Add Author and comment date/time at the end in a last comment custom field.

Ward Schwillens, Schwillie
Contributor
March 11, 2024

Hi fellow 

I have a script that adds the last comment to a custom field called "last comment"

I also add the comment author to the last comment author custom field, and the comment created date/time into a last comment created date/time field. 

But in the overview on a dashboard, using a filter result, this tends to get quite wide. 

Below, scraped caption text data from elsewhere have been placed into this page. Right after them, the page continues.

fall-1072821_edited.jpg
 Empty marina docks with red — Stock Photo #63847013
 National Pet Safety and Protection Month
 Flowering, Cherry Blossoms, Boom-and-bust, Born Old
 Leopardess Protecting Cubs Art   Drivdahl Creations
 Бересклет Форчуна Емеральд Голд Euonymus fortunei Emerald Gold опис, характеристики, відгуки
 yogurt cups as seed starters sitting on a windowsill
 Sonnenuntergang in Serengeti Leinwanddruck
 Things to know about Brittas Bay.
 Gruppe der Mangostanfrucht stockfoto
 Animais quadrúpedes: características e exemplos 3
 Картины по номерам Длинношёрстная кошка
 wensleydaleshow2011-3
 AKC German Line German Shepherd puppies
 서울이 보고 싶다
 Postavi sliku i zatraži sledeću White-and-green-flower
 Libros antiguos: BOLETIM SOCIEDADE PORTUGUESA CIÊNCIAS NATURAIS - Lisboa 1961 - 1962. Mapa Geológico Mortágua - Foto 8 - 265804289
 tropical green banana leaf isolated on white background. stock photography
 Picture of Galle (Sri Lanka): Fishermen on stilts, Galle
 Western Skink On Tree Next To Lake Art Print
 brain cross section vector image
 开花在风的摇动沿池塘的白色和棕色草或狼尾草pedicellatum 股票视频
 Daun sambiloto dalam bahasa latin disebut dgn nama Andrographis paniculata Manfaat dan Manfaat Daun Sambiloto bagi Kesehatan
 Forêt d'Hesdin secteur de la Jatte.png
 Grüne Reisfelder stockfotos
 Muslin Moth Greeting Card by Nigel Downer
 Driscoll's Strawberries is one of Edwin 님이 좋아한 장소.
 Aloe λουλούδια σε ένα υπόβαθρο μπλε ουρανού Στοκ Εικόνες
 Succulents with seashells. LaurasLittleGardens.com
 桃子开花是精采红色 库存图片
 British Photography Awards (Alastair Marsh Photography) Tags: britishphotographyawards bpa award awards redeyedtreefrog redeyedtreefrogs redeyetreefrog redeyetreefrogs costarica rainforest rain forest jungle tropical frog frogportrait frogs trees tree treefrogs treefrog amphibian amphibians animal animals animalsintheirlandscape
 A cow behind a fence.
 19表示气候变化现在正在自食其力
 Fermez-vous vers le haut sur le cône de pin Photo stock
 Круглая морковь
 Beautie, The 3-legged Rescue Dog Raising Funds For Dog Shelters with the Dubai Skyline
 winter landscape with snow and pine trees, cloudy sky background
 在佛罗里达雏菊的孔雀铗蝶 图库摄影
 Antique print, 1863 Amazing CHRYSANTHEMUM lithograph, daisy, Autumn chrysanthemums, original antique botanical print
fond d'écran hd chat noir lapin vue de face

Therefor I want to add the comment author and comment created date time at the bottom of the last comment custom field, preferably on a new line and with a title: "Author : " and "Comment Created Date/time : " before the actual data. 

 

How can I do that? 


//Last update by Ward Schwillens at 11/03/2024 11.32
final ProjectReportCommentFieldName = 'Project Report Comment'
final lastProjectReportCommentAuthorFieldName = 'Last Project Report comment author'
final lastProjectReportCommentDateTimeFieldName = 'Last Project Report comment date/time'
def titleAuthor = 'Author :'
def titleDateTime = 'Date/Time :'

// Get custom fields properties
def customFields = get("/rest/api/2/field")
.asObject(List)
.body
.findAll { (it as Map).custom } as List<Map>
// Get ProjectReport comment custom field id
def ProjectReportCommentCfId = customFields.find { it.name == ProjectReportCommentFieldName }?.id
// Get last issue comment author custom field id
def lastProjectReportCommentAuthorCfId = customFields.find { it.name == lastProjectReportCommentAuthorFieldName }?.id
// Get last issue comment date/time custom field id
def lastProjectReportCommentDateTimeCfId = customFields.find { it.name == lastProjectReportCommentDateTimeFieldName }?.id

// Updates the issue with the created comment body
put("/rest/api/2/issue/${issue.key}")
.header("Content-Type", "application/json")
.body([
fields:[
(ProjectReportCommentCfId): comment.body
]
])
.asString()

// Updates the issue with the created comment author
put("/rest/api/2/issue/${issue.key}")
.header("Content-Type", "application/json")
.body([
fields:[

(lastProjectReportCommentAuthorCfId): comment.author
]
])
.asString()

// Updates the issue with the created comment date/time
put("/rest/api/2/issue/${issue.key}")
.header("Content-Type", "application/json")
.body([
fields:[
(lastProjectReportCommentDateTimeCfId): comment.created
]
])
.asString()

I tried stuff like this but that did not work: 

// Updates the issue with the created comment body
put("/rest/api/2/issue/${issue.key}")
.header("Content-Type", "application/json")
.body([
fields:[
(ProjectReportCommentCfId): comment.body + " " + comment.author + " " + comment.created
]
])
.asString()

Any ideas? Thank you for your insight!

2 answers

1 vote
Kristian Walker _Adaptavist_
Community Leader
Community Leader
Community Leaders are connectors, ambassadors, and mentors. On the online community, they serve as thought leaders, product experts, and moderators.
March 11, 2024

Hi Ward,

What type of field is last comment if its a text field to add new lines you will need to use a new line character of \n.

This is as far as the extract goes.